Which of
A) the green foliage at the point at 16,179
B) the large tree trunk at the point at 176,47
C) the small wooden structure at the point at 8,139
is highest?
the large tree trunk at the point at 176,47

WORK TO COMPLETE: Please restate the records in full, word for word.

RESULT:
Which of
A) the green foliage at the point at 16,179
B) the large tree trunk at the point at 176,47
C) the small wooden structure at the point at 8,139
is highest?
the large tree trunk at the point at 176,47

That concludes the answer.